» 引用原文:
# # # # # # #
请问检索LOB和BROWN语料库时怎么去掉行号和标记

frankfrank1985 · 2008-04-30

为什么检索出来的结果里有L07 0930等等字母和数字

frankfrank1985 · 2008-04-30

回复: 请问检索LOB和BROWN语料库时怎么去掉行号和标记

没有人回答吗?很急啊...高手帮帮忙

xiaoz · 2008-04-30

回复: 请问检索LOB和BROWN语料库时怎么去掉行号和标记

Be specific in your question: Are you using some online concordancer? Or are you using the corpora in your own machine and you have control over the text?

frankfrank1985 · 2008-04-30

回复: 请问检索LOB和BROWN语料库时怎么去掉行号和标记

i am using wordsmith4.0, but after concodance all the line numbers are retained such as L040 etc. How can I remove all these nuisances? Is there any other software to do the concordance of LOB and BROWN?
# # # # # # #
» 待解问题:
A: 在关于检索LOB和BROWN语料库的帖子里，frankfrank1985说自己用的是什么软件？
B: 请把关于检索LOB和BROWN语料库的帖子中的这句话译成中文："Or are you using the corpora in your own machine and you have control over the text?"
C: 接着关于检索LOB和BROWN语料库的帖子往下写。
这些条目另有出处，并非取自关于检索LOB和BROWN语料库的帖子。
# # # # # # #
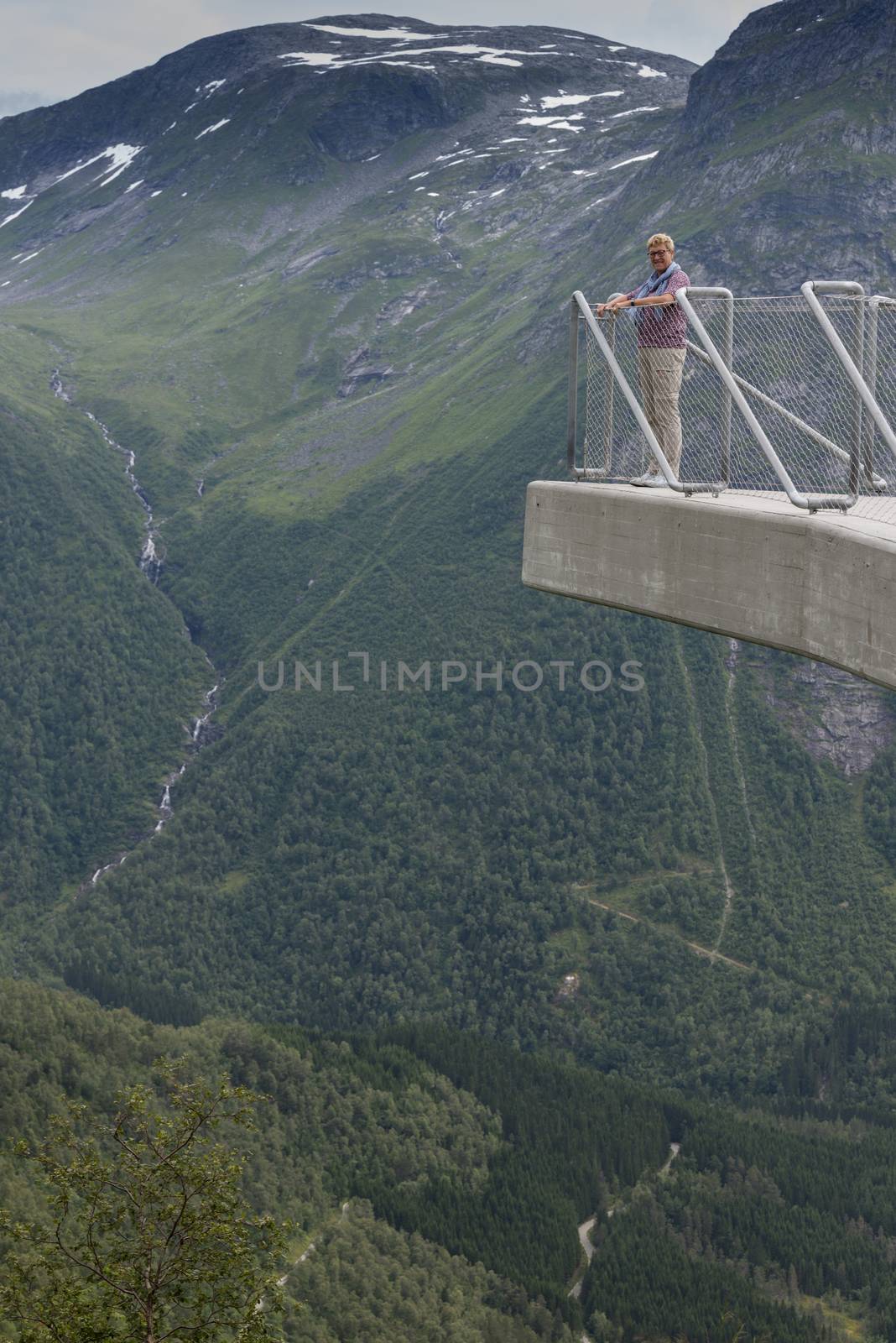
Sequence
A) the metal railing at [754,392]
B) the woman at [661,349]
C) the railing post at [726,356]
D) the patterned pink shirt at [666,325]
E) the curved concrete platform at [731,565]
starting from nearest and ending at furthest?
the curved concrete platform at [731,565]
the metal railing at [754,392]
the railing post at [726,356]
the patterned pink shirt at [666,325]
the woman at [661,349]

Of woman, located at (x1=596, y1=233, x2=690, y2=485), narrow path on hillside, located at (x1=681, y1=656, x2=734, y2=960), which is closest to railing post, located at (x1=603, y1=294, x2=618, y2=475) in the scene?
woman, located at (x1=596, y1=233, x2=690, y2=485)

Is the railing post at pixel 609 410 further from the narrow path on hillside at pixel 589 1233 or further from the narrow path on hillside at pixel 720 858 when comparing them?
the narrow path on hillside at pixel 720 858

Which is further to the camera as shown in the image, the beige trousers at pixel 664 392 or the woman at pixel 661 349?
the beige trousers at pixel 664 392

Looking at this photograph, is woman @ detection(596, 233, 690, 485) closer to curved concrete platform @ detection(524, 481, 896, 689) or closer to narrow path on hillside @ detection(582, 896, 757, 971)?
curved concrete platform @ detection(524, 481, 896, 689)

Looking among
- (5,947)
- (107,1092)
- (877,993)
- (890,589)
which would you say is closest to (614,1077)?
(877,993)

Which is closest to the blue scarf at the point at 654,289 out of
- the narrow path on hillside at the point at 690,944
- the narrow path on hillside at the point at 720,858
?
the narrow path on hillside at the point at 690,944

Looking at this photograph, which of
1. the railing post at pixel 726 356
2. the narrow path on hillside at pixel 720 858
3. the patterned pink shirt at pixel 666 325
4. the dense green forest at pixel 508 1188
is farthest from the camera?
the narrow path on hillside at pixel 720 858
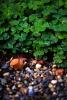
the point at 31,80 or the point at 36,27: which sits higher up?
the point at 36,27

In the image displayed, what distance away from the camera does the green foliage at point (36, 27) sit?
3.44 meters

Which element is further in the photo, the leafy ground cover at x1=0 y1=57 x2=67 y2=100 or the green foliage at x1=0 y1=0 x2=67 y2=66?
the green foliage at x1=0 y1=0 x2=67 y2=66

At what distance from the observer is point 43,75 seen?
11.6 ft

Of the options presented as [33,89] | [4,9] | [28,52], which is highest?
[4,9]

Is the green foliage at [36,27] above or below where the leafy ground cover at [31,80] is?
above

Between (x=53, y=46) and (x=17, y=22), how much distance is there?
0.53m

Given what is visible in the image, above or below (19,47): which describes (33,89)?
below

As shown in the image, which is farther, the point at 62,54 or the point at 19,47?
the point at 19,47

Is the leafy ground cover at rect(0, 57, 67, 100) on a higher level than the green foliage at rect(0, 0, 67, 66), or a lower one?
lower

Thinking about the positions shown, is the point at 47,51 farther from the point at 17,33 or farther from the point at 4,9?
the point at 4,9

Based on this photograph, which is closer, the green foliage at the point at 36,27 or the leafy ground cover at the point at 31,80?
the leafy ground cover at the point at 31,80

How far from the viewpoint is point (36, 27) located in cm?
346

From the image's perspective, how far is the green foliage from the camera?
344 cm

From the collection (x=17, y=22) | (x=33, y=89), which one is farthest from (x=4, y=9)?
(x=33, y=89)
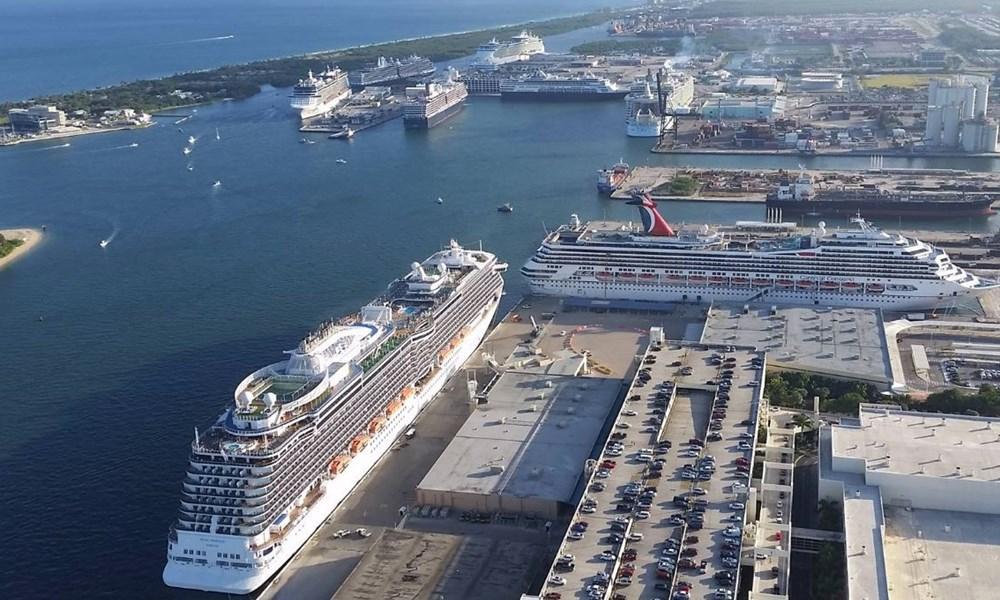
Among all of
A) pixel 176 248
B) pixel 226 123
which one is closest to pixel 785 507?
pixel 176 248

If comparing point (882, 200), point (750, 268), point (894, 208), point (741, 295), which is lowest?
point (894, 208)

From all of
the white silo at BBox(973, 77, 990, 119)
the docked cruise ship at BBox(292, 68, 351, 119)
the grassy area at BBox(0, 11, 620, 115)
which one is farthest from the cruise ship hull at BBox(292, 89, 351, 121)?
the white silo at BBox(973, 77, 990, 119)

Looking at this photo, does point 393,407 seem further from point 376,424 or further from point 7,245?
point 7,245

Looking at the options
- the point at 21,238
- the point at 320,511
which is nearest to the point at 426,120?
the point at 21,238

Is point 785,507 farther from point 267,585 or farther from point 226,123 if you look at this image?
point 226,123

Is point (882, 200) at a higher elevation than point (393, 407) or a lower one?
lower
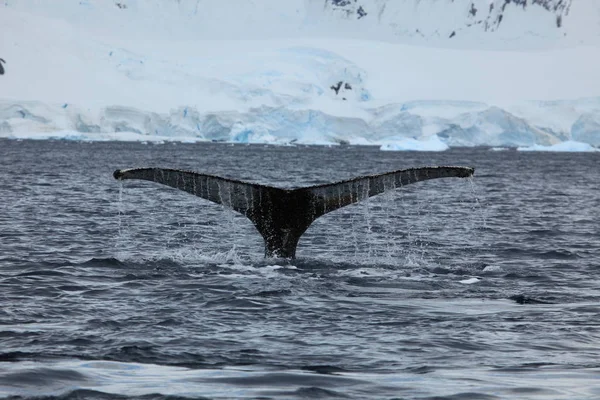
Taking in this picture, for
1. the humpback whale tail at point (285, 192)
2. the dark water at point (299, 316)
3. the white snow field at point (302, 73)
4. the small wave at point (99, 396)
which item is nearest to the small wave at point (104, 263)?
the dark water at point (299, 316)

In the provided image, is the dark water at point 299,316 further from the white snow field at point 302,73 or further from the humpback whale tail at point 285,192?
the white snow field at point 302,73

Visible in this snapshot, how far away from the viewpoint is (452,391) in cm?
671

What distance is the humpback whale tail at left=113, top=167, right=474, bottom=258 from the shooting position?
34.9 ft

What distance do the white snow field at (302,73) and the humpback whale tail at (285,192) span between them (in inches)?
3383

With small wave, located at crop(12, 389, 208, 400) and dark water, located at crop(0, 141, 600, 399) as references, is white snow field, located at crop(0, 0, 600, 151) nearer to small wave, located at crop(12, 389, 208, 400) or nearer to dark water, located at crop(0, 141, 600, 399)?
dark water, located at crop(0, 141, 600, 399)

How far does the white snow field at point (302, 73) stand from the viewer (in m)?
108

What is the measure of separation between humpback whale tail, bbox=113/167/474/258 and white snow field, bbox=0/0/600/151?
282ft

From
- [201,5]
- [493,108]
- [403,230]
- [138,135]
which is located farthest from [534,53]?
[403,230]

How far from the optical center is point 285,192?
36.6 ft

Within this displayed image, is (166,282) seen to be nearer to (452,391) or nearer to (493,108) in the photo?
(452,391)

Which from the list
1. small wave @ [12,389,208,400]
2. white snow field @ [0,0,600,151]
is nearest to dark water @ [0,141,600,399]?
small wave @ [12,389,208,400]

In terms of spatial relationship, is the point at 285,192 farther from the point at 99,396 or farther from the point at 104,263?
the point at 99,396

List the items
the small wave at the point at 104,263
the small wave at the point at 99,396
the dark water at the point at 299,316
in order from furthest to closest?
the small wave at the point at 104,263 < the dark water at the point at 299,316 < the small wave at the point at 99,396

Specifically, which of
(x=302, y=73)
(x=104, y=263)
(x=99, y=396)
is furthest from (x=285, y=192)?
(x=302, y=73)
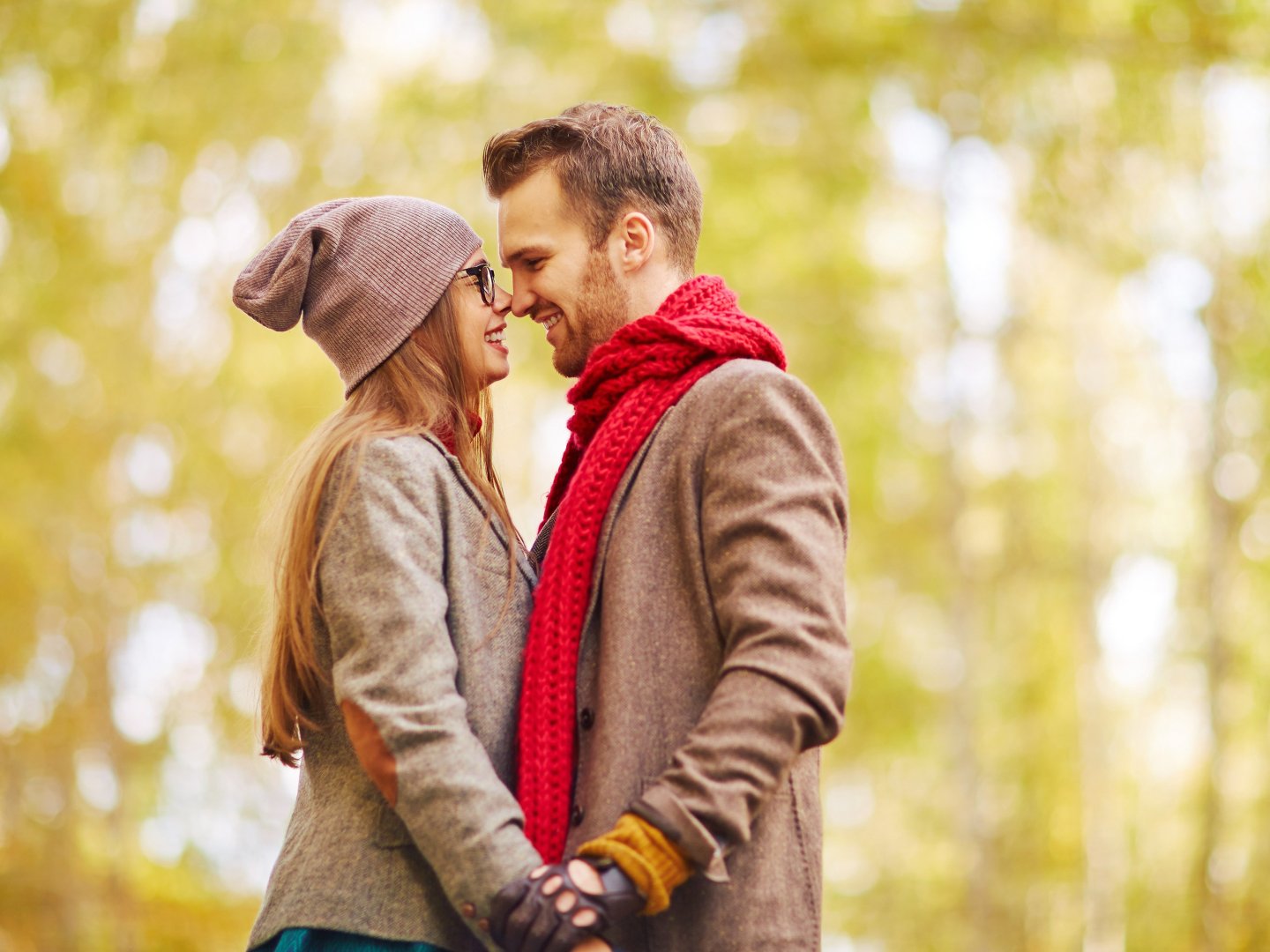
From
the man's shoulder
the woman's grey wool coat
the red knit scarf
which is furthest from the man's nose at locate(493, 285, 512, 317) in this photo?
the man's shoulder

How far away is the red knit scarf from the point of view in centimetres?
182

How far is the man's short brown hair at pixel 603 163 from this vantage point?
2119 mm

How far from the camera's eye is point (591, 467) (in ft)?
6.44

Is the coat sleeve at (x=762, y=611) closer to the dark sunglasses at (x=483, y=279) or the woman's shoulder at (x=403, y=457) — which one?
the woman's shoulder at (x=403, y=457)

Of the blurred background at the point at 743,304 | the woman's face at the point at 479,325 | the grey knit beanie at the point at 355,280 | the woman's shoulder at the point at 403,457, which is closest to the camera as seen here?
the woman's shoulder at the point at 403,457

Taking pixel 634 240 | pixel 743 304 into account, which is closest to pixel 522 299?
pixel 634 240

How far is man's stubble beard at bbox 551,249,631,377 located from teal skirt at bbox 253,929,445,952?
86cm

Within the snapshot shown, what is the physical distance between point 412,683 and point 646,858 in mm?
378

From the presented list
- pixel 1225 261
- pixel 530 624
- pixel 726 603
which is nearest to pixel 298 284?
pixel 530 624

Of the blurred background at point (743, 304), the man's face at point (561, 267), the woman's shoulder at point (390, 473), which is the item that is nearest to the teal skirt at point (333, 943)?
the woman's shoulder at point (390, 473)

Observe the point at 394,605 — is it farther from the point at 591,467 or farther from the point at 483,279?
the point at 483,279

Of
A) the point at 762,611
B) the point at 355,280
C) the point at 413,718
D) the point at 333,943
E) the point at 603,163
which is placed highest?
the point at 603,163

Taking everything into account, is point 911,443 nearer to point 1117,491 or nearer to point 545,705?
point 1117,491

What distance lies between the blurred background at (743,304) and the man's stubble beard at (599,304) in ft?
14.4
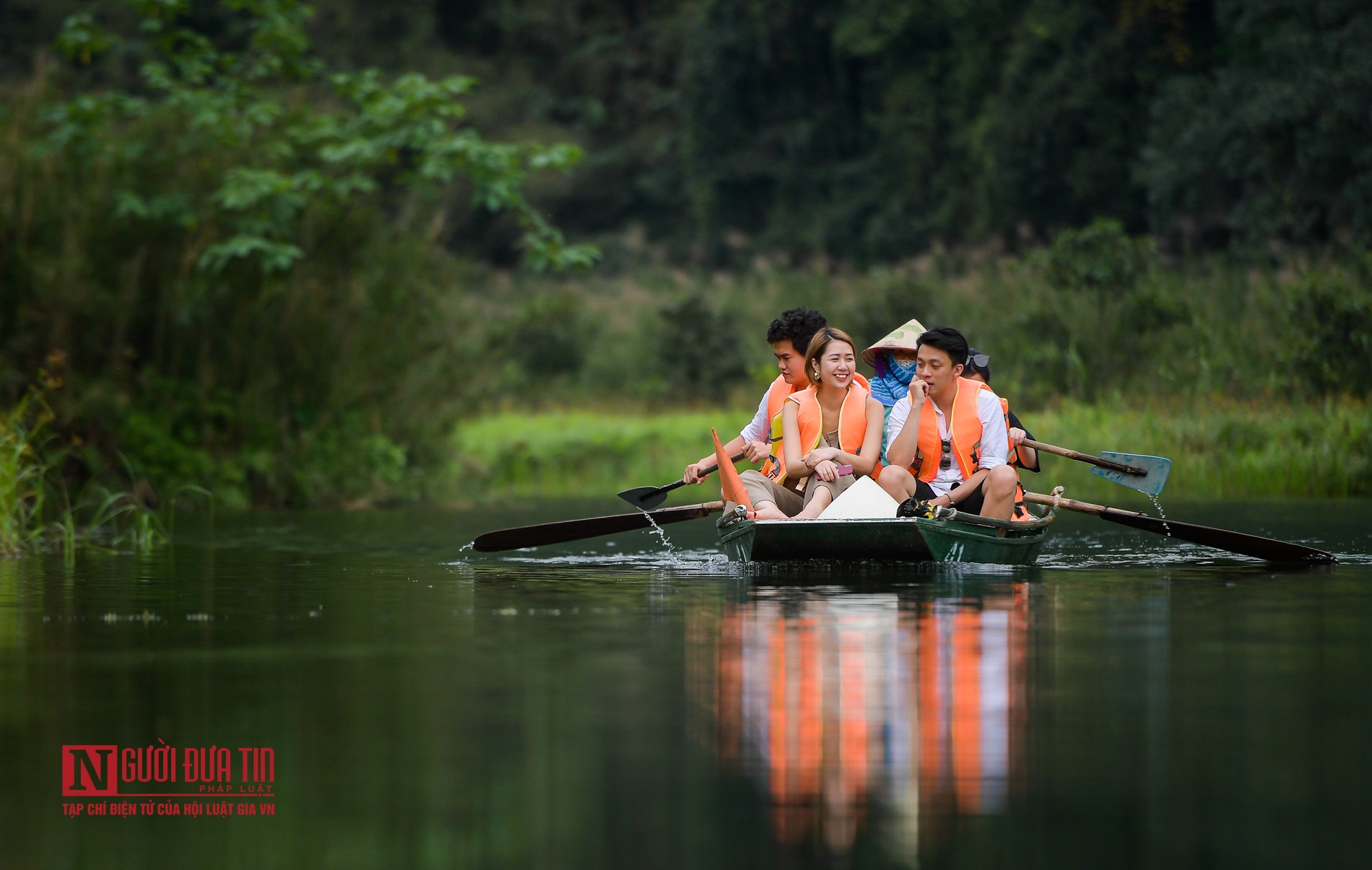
# # # # # # #
» 各题解答:
A: frankfrank1985用的是wordsmith4.0。

B: 还是说你是在自己的电脑上使用这些语料库，并且能够掌控文本？

C:
laohong · 2008-04-30

回复: 请问检索LOB和BROWN语料库时怎么去掉行号和标记

They are not nuisances. If you don't want them there, simply Find & Replace them to wipe them off before doing concordances with WordSmith. Here is how to Find & Replace them:

1. You need EditPlus to help you with this. You can get an evaluation version at: http://www.editplus.com.

2. Open the files (e.g. all the 15 LOB files) with EditPlus (you'd better backup your files first);

3. In the menu, click Search, Replace, type ^[a-z0-9]+[ ]+[0-9]+[ ] in Find what, and leave it empty for Replace with;

4. Check the option Regular expression and All open files, and click Replace all to get all the files ready for you to do your desired "nuisances-free" concordances.

The same applies to BROWN corpus.

Good luck!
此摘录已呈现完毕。